● **Given problem**
Count the lines below that contain the string "arch", treating uppercase and lowercase as different. Reply with the number alone.

:::

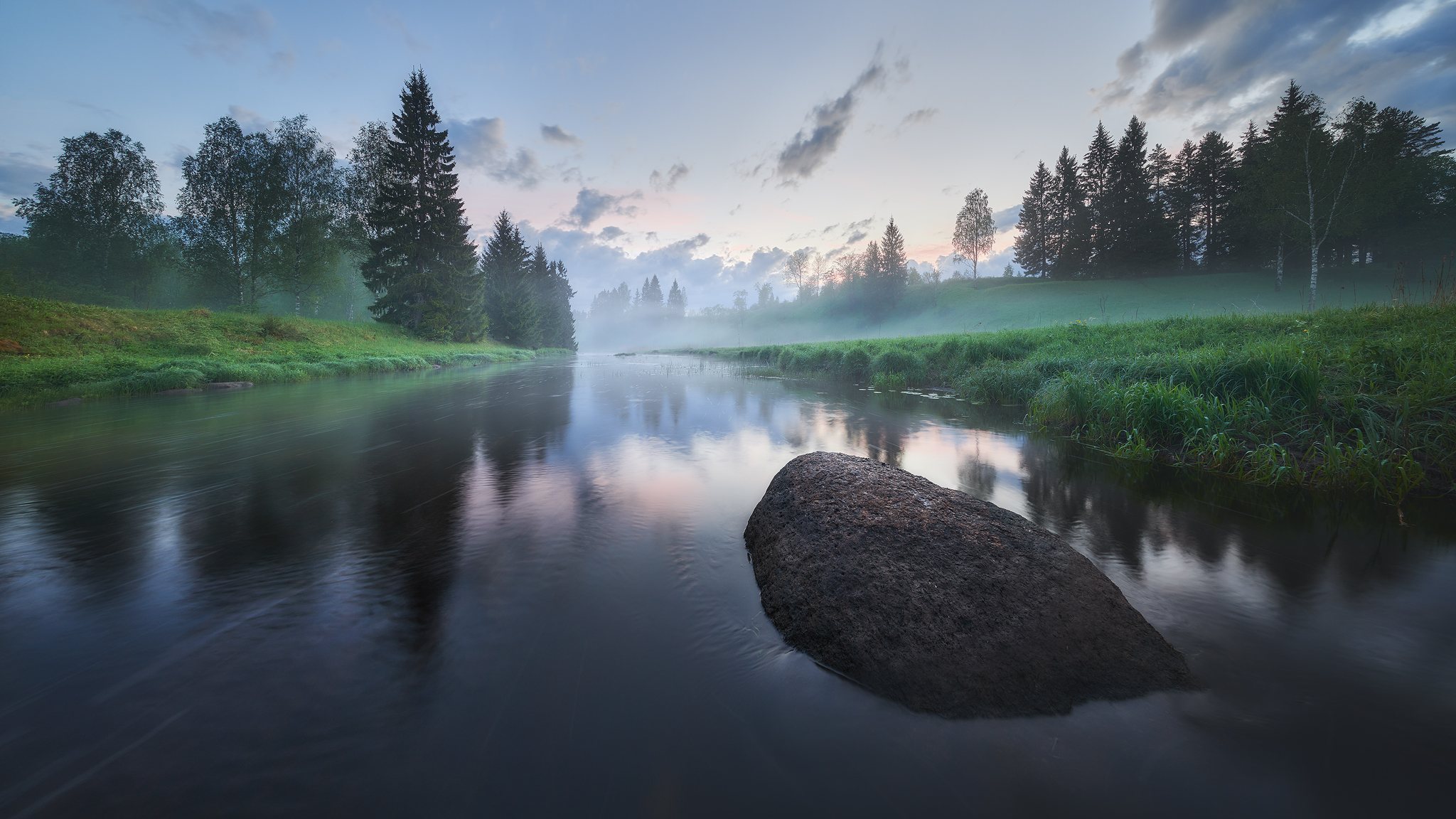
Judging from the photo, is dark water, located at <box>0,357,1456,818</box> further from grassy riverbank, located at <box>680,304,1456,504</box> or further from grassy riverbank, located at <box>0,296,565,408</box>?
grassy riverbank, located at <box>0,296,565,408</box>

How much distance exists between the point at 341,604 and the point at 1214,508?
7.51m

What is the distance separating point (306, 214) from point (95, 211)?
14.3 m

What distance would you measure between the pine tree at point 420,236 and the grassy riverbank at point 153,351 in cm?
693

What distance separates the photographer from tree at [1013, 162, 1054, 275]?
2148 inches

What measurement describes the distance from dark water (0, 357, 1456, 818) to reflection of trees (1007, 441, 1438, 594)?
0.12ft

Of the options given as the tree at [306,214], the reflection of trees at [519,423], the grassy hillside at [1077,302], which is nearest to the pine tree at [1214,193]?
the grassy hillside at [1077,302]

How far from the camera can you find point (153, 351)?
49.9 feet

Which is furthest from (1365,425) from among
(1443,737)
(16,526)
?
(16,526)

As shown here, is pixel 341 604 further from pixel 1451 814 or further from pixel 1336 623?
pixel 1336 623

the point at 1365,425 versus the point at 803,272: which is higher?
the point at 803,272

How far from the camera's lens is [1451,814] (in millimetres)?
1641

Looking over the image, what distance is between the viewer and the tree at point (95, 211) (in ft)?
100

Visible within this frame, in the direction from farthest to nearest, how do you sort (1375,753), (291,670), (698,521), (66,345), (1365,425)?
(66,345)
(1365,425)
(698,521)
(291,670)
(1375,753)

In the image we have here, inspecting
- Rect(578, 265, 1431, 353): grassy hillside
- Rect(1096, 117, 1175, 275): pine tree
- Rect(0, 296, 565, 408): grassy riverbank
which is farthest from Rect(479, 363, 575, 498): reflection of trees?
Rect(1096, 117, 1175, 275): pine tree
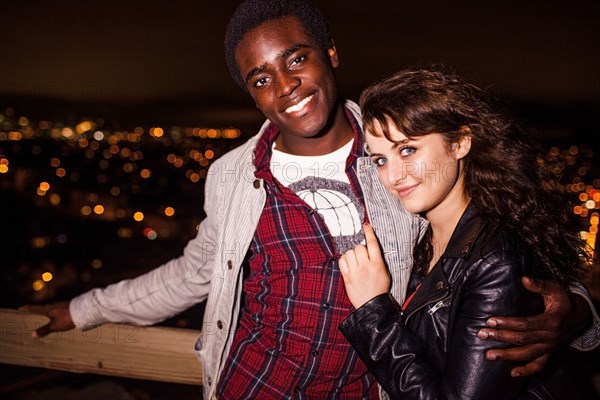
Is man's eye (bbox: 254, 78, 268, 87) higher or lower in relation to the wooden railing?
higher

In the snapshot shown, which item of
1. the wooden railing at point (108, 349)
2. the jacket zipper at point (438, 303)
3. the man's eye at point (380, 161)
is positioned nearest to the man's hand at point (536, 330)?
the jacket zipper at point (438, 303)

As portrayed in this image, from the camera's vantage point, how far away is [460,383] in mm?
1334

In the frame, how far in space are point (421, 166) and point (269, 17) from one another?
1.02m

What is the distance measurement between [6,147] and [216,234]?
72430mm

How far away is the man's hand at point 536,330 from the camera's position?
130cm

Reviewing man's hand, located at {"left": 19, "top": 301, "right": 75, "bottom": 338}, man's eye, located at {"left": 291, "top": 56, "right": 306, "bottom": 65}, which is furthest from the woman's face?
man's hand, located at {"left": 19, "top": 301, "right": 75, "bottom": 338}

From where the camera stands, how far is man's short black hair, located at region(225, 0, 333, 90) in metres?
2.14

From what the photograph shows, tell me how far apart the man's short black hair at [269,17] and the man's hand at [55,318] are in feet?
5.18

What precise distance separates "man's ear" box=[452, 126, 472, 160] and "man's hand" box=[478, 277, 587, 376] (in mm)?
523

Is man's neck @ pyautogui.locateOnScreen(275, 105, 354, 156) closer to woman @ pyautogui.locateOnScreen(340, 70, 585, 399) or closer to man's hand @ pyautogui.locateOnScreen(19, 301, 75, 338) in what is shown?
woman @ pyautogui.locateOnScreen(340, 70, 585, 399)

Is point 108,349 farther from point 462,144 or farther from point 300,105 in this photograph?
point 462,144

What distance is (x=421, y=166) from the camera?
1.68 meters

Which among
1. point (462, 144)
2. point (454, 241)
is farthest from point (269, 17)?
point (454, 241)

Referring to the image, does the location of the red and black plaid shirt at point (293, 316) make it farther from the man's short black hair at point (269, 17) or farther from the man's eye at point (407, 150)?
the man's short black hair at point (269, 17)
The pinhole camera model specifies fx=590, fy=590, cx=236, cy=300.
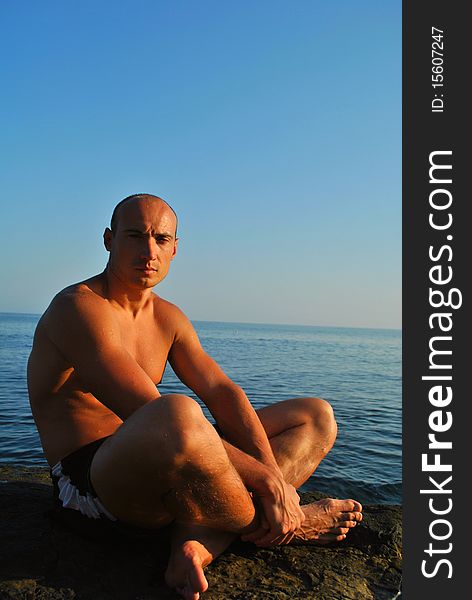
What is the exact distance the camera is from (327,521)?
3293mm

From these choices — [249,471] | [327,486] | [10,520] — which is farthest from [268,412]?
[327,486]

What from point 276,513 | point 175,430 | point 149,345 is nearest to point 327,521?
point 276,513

:::

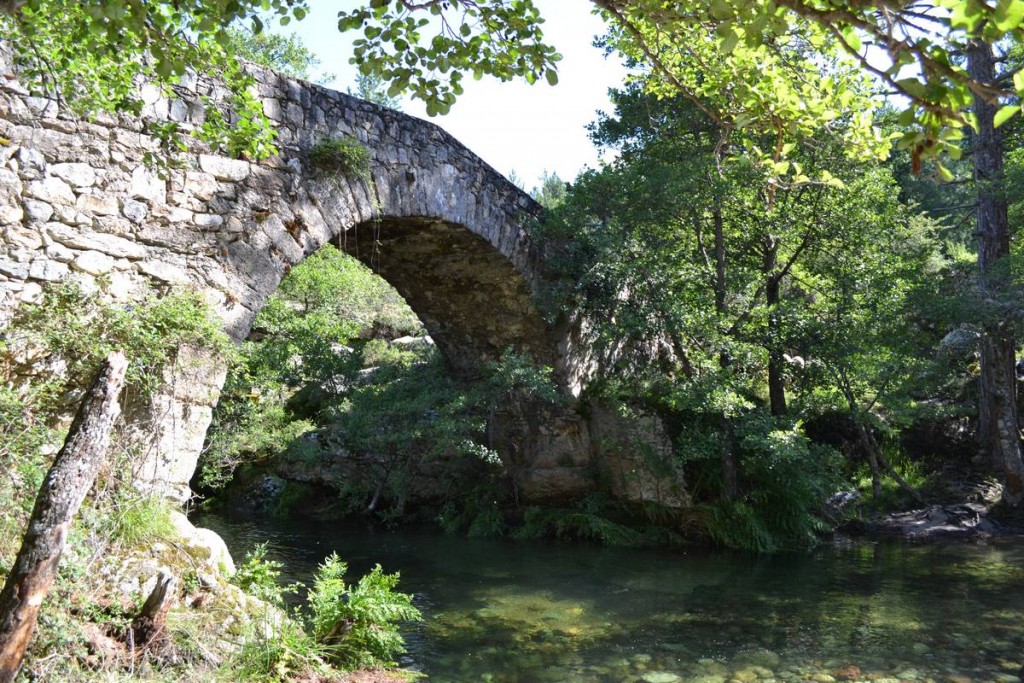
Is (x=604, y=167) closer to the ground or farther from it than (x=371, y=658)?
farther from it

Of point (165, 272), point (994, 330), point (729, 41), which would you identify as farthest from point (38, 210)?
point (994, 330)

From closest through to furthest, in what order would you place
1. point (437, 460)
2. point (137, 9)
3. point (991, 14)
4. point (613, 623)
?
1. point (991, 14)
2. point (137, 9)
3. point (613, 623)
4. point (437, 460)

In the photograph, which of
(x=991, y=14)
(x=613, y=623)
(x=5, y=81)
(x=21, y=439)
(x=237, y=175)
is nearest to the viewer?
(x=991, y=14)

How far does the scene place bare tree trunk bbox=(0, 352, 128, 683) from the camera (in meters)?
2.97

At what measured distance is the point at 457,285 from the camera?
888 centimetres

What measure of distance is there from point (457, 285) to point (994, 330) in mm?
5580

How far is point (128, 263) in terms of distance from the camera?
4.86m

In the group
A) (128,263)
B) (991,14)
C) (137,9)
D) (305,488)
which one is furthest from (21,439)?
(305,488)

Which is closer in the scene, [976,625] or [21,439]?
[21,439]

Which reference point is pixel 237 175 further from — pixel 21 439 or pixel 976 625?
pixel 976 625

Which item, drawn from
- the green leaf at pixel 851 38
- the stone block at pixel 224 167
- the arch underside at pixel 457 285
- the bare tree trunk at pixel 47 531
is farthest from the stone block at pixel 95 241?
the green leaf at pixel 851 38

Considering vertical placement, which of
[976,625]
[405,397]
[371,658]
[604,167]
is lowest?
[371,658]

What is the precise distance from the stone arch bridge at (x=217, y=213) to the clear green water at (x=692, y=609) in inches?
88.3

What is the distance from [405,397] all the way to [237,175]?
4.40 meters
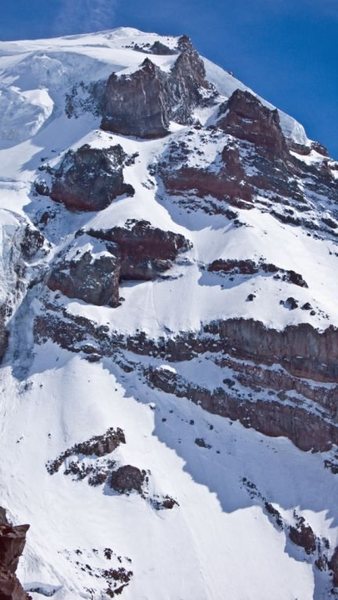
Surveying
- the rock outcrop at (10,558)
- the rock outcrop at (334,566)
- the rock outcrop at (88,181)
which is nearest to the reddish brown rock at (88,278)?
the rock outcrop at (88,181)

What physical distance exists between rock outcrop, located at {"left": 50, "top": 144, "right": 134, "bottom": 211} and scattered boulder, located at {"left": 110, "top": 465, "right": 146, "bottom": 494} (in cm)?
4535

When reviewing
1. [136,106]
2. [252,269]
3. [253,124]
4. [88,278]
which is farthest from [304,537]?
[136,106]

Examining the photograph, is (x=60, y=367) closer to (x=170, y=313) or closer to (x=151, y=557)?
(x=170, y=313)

:::

● **The output**
2